Scorsese on Godard,
When you’re watching an actor in a fiction, to what degree are you watching a character and to what degree are you watching a human being in action? What exactly is a story on film—is a shot or a sequence of shots equivalent to paragraphs in a novel, is it instants of ongoing reality recorded by the camera, or is it both at once? Only someone who loved the cinema as much as Godard and who knew it as well as he did could have asked these questions and approached them with such a mixture of rigor and freedom.

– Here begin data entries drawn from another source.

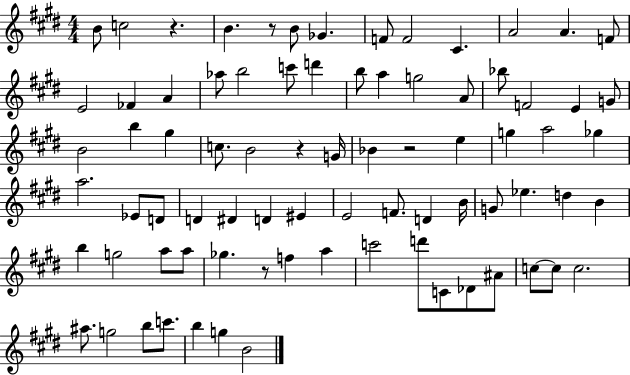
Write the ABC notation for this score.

X:1
T:Untitled
M:4/4
L:1/4
K:E
B/2 c2 z B z/2 B/2 _G F/2 F2 ^C A2 A F/2 E2 _F A _a/2 b2 c'/2 d' b/2 a g2 A/2 _b/2 F2 E G/2 B2 b ^g c/2 B2 z G/4 _B z2 e g a2 _g a2 _E/2 D/2 D ^D D ^E E2 F/2 D B/4 G/2 _e d B b g2 a/2 a/2 _g z/2 f a c'2 d'/2 C/2 _D/2 ^A/2 c/2 c/2 c2 ^a/2 g2 b/2 c'/2 b g B2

All art is documentary: the record of an event. And all documentary is fiction.
This made me laugh.
My favorite of Godard’s films is Contempt. It’s a genuinely tragic experience, a film about real betrayal: the betrayal of a wife by her husband, the betrayal of cinema (personified by Fritz Lang as himself—his spirit also haunts Jacques Rivette’s Paris Belongs to Us) by Jack Palance’s producer, the betrayal of Homer, of myth, of antiquity. The final moment, when the camera pans away from the film being made to the calm ocean in the distance over calls for silence, never fails to move me deeply. It’s an elegy for cinema, for love, for honor, for western civilization itself.
The top bit was quoted elsewhere by someone who wouldn't pay attention to the second. Art is conservative or its reactionary. Bourgeois vulgarianism and aristocratic sadness. Get the joke now?